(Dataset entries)
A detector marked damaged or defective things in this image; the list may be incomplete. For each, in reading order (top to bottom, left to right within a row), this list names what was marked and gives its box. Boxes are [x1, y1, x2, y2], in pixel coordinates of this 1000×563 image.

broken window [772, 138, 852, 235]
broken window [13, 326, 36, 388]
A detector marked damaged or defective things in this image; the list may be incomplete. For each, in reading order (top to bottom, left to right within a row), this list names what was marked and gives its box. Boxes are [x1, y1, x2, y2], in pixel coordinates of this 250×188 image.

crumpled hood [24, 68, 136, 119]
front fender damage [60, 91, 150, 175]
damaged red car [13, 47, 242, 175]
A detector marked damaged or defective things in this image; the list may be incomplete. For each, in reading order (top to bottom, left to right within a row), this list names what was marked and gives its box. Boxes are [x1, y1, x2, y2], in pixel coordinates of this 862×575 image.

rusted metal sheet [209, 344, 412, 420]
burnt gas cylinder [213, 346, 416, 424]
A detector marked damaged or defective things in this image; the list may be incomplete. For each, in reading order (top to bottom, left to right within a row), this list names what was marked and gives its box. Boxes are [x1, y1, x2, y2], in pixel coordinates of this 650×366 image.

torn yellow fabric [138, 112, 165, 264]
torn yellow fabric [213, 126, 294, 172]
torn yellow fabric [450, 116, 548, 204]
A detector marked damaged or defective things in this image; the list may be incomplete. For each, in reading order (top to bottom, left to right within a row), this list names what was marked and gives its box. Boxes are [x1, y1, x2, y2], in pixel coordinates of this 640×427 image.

> **What to produce**: The answer must be the full data, repeated word for word.

> **Solved problem**:
A detector marked damaged or defective things in this image; the list may be incomplete. For each, in reading order (top to bottom, left to right within a row), this list names what was marked and gives its box. Boxes are [x1, y1, x2, y2], in pixel coordinates of this 1000×563 image.

broken window [772, 138, 852, 235]
broken window [13, 326, 36, 388]
A detector marked damaged or defective things in this image; the list may be incomplete. For each, in reading order (top to bottom, left to right within a row), this list names what was marked and gives its box. Boxes are [x1, y1, x2, y2], in pixel coordinates of this 250×188 image.

crumpled hood [24, 68, 136, 119]
front fender damage [60, 91, 150, 175]
damaged red car [13, 47, 242, 175]
A detector marked damaged or defective things in this image; the list may be incomplete. For each, in reading order (top to bottom, left to right within a row), this list names what was marked and gives its box. Boxes are [x1, y1, x2, y2], in pixel coordinates of this 862×575 image.

rusted metal sheet [209, 344, 412, 420]
burnt gas cylinder [213, 346, 416, 424]
A detector marked damaged or defective things in this image; the list may be incomplete. For each, in reading order (top to bottom, left to right within a row), this list names what was marked and gives its box. Boxes are [x1, y1, x2, y2], in pixel coordinates of this 650×366 image.

torn yellow fabric [138, 112, 165, 264]
torn yellow fabric [213, 126, 294, 172]
torn yellow fabric [450, 116, 548, 204]
A detector marked damaged or defective things in this image; the list may be incomplete. For each, in reading order (top to bottom, left to right within a row), this list names what was marked and gives its box. Boxes are [x1, y1, x2, y2], in pixel coordinates of this 640×427 image.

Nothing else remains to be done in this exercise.